(Work instruction) Copy out each line of the data that holds the string "longitude".

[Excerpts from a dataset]
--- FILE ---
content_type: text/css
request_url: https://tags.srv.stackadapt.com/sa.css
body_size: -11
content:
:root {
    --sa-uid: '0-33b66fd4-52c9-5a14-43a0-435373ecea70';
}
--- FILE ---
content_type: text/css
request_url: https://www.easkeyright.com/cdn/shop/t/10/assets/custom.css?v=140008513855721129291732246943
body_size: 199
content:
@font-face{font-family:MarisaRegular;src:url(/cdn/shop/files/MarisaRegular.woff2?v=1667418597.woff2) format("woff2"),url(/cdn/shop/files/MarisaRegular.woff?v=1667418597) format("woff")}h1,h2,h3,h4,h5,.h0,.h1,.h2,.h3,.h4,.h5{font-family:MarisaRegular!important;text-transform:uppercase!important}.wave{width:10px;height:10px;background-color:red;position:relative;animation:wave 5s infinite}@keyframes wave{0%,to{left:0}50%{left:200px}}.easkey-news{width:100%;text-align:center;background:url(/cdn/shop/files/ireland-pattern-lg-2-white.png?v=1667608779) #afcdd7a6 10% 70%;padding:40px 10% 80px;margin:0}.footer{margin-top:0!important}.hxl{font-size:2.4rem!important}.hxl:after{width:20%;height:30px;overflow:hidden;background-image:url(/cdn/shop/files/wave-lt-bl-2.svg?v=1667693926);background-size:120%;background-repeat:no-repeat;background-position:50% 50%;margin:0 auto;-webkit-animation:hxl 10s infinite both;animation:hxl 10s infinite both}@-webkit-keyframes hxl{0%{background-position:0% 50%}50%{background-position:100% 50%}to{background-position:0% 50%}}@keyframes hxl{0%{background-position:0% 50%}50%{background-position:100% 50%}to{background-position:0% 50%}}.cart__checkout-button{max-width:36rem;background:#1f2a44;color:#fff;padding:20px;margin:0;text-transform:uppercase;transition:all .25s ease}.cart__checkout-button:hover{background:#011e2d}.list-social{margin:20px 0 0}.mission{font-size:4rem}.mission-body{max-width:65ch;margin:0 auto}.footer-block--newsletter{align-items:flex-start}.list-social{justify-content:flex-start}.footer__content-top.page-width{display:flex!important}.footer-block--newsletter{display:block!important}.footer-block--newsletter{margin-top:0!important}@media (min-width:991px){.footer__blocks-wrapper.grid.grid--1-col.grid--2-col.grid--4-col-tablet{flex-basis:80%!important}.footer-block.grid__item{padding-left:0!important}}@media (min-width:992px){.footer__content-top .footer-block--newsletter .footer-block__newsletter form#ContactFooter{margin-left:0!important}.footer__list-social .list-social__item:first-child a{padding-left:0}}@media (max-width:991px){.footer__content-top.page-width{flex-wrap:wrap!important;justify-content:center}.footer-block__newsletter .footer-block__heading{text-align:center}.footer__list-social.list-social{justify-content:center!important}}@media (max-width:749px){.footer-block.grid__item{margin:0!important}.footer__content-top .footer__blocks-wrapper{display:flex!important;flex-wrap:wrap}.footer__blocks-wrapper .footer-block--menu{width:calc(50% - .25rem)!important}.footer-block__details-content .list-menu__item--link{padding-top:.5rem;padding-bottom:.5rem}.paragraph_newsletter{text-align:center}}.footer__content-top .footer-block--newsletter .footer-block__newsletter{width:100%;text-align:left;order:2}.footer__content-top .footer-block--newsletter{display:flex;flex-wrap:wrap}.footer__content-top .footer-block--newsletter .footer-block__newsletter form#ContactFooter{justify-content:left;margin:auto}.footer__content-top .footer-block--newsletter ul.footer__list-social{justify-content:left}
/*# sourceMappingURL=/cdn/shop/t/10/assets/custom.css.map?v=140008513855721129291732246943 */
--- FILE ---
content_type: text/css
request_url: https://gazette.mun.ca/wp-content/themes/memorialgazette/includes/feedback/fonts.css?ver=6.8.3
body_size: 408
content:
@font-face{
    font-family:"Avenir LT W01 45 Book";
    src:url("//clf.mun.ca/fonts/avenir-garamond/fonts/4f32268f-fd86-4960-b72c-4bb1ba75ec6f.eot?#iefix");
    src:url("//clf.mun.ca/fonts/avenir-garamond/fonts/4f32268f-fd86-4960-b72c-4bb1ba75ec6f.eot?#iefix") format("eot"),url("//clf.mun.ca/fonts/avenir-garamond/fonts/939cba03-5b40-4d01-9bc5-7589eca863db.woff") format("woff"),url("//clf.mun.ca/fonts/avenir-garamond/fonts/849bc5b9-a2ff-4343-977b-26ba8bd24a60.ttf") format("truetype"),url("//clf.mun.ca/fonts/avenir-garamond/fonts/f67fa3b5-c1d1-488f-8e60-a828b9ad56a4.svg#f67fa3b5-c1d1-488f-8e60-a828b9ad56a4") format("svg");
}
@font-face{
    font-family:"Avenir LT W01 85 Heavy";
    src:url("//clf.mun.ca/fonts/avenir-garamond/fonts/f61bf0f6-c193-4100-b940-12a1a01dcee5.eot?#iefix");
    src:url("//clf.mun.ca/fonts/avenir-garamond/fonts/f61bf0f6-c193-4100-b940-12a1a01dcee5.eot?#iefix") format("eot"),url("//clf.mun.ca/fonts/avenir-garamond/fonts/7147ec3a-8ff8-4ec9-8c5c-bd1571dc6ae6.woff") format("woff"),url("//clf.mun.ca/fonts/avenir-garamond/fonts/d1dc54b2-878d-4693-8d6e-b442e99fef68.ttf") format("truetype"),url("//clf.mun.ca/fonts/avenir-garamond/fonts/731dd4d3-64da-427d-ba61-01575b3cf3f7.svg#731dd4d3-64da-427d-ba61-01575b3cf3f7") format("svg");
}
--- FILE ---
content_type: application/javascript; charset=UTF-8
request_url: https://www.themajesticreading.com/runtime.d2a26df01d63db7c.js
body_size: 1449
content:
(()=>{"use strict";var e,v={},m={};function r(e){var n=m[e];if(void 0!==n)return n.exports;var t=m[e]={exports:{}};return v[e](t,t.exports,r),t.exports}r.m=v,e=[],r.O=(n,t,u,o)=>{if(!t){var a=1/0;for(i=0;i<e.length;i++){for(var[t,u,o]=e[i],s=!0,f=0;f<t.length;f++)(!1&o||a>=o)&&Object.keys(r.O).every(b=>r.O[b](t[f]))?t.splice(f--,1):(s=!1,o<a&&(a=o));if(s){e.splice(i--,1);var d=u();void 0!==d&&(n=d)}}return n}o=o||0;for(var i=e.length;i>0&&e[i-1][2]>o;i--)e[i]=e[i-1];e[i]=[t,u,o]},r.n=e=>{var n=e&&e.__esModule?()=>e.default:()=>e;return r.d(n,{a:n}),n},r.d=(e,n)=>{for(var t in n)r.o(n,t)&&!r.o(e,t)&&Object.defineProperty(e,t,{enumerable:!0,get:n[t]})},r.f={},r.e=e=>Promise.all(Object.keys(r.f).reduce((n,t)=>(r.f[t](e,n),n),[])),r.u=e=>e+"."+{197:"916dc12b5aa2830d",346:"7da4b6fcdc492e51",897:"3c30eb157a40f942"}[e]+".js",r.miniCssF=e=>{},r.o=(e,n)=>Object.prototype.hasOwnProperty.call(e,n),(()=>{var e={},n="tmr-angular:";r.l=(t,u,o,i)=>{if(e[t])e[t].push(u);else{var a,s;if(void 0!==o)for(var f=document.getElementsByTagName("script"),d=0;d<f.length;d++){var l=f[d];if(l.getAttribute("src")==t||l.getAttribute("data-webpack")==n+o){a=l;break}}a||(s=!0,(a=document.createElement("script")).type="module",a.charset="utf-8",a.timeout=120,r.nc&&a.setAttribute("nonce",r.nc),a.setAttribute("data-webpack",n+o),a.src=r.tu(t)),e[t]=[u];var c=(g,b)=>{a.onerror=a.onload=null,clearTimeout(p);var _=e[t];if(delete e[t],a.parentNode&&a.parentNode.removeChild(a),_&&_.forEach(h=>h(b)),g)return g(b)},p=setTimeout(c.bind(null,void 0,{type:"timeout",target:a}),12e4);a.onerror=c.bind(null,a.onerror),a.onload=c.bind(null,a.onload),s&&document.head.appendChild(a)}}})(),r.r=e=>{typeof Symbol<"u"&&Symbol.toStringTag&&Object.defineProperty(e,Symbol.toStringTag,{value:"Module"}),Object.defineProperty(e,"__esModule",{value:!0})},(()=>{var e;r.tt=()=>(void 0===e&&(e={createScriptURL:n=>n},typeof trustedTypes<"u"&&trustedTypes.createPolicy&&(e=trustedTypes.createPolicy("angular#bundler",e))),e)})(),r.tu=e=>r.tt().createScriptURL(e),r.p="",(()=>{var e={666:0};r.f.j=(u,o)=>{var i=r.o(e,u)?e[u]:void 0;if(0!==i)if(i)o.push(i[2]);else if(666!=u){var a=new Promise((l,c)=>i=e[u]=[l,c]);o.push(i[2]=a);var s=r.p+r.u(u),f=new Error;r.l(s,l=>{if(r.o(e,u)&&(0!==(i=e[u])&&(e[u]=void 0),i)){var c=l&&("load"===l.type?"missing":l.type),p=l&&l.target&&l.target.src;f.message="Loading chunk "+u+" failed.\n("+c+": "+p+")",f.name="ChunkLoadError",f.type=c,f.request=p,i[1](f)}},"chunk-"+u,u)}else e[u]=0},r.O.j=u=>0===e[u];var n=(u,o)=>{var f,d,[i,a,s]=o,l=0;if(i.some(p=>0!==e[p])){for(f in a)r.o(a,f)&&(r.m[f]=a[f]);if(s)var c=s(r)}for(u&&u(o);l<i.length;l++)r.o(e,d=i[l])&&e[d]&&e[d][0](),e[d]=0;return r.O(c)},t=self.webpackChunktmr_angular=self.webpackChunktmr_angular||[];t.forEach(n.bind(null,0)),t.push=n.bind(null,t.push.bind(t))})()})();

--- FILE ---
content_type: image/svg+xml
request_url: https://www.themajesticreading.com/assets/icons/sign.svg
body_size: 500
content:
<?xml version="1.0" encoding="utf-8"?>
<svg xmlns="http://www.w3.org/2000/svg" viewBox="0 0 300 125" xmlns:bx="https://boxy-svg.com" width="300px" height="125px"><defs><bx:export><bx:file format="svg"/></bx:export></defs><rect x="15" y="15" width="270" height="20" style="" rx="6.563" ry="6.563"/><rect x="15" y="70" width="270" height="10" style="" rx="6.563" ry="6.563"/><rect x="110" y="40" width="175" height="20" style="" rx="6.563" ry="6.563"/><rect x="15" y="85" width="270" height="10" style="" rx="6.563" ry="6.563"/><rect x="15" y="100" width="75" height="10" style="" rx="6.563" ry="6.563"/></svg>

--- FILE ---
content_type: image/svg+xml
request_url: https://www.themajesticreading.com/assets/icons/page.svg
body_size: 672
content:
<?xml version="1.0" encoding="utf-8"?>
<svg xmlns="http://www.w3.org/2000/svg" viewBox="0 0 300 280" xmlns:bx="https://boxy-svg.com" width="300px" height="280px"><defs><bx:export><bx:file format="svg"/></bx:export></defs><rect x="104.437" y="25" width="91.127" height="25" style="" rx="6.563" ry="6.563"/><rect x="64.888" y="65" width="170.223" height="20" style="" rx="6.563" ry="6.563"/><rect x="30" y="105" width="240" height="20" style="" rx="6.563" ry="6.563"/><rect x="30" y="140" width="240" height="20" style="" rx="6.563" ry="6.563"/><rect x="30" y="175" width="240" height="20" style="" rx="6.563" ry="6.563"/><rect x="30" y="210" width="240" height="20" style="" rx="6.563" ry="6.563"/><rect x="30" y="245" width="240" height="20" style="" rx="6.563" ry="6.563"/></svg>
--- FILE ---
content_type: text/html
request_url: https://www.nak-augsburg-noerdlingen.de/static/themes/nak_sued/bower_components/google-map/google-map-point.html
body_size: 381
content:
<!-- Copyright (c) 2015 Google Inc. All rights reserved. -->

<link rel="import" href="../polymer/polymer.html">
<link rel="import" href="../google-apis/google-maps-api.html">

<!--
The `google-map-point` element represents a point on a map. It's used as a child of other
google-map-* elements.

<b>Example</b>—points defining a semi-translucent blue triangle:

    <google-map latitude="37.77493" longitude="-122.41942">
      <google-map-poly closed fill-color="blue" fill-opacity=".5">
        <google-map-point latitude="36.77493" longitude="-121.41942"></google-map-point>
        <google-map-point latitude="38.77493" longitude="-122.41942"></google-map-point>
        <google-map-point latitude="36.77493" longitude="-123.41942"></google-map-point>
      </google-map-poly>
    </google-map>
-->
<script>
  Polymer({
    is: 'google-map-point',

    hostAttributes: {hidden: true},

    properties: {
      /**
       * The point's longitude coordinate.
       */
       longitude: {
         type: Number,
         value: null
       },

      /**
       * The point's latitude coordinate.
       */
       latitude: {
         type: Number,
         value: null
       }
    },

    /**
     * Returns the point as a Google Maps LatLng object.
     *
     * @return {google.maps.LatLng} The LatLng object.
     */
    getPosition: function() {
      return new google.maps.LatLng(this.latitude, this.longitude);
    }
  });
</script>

(Exercise output)
    <google-map latitude="37.77493" longitude="-122.41942">
        <google-map-point latitude="36.77493" longitude="-121.41942"></google-map-point>
        <google-map-point latitude="38.77493" longitude="-122.41942"></google-map-point>
        <google-map-point latitude="36.77493" longitude="-123.41942"></google-map-point>
       * The point's longitude coordinate.
       longitude: {
      return new google.maps.LatLng(this.latitude, this.longitude);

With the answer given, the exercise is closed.